Jonathan Franzen makes the case for books over e-books:

My problem with e-book readers is that one minute I’m reading some trashy website, the next minute I’m reading Jane Austen — on the same screen. I think, for serious readers, a sense of permanence has always been part of the experience. Everything else in your life is fluid, but here is this text that doesn’t change. Will there still be readers 50 years from now who feel that way? Who have that hunger for something permanent and unalterable? I don’t have a crystal ball. I do fear that it’s going to be very hard to make the world work if there’s no permanence like that. That things can be ‘whatever’, depending on the moment. That kind of radical contingency is not compatible with a system of justice or responsible self-government.

And:

“The technology I like is the American paperback edition of [my novel] Freedom. I can spill water on it and it would still work! So it’s pretty good technology. And what’s more, it will work great 10 years from now. So no wonder the capitalists hate it. It’s a bad business model,” said Franzen, who famously cuts off all connection to the internet when he is writing. [...]

“Maybe nobody will care about printed books 50 years from now, but I do. When I read a book, I’m handling a specific object in a specific time and place. The fact that when I take the book off the shelf it still says the same thing — that’s reassuring.

“Someone worked really hard to make the language just right, just the way they wanted it. They were so sure of it that they printed it in ink, on paper. A screen always feels like we could delete that, change that, move it around. So for a literature-crazed person like me, it’s just not permanent enough.”
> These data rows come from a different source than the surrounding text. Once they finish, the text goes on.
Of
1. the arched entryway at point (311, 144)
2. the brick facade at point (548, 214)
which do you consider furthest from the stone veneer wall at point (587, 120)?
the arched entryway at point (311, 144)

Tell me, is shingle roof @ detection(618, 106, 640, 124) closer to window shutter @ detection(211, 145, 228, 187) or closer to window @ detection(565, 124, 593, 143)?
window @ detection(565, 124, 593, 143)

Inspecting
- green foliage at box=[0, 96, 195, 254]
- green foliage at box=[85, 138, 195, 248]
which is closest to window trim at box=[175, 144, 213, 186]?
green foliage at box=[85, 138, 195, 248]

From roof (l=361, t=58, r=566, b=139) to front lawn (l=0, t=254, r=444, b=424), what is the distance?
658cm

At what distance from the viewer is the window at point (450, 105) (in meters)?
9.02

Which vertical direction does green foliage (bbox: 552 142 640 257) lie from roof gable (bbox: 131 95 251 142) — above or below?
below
Andrew Sullivan disagrees:

Of course, an eBook is likely to have a longer virtual shelf-life than a physical book that will eventually decay or fall apart. Hanging out in some iCloud somewhere, the eBook will be eternal. And also more accessible to readers. There will be no more “out of print”. You won’t have to look for hours in a second hand bookstore to find that obscure tome you really wanted to read (not that that isn’t one of life’s great pleasures – but it’s not Borders, is it?) The very old can be brand new again.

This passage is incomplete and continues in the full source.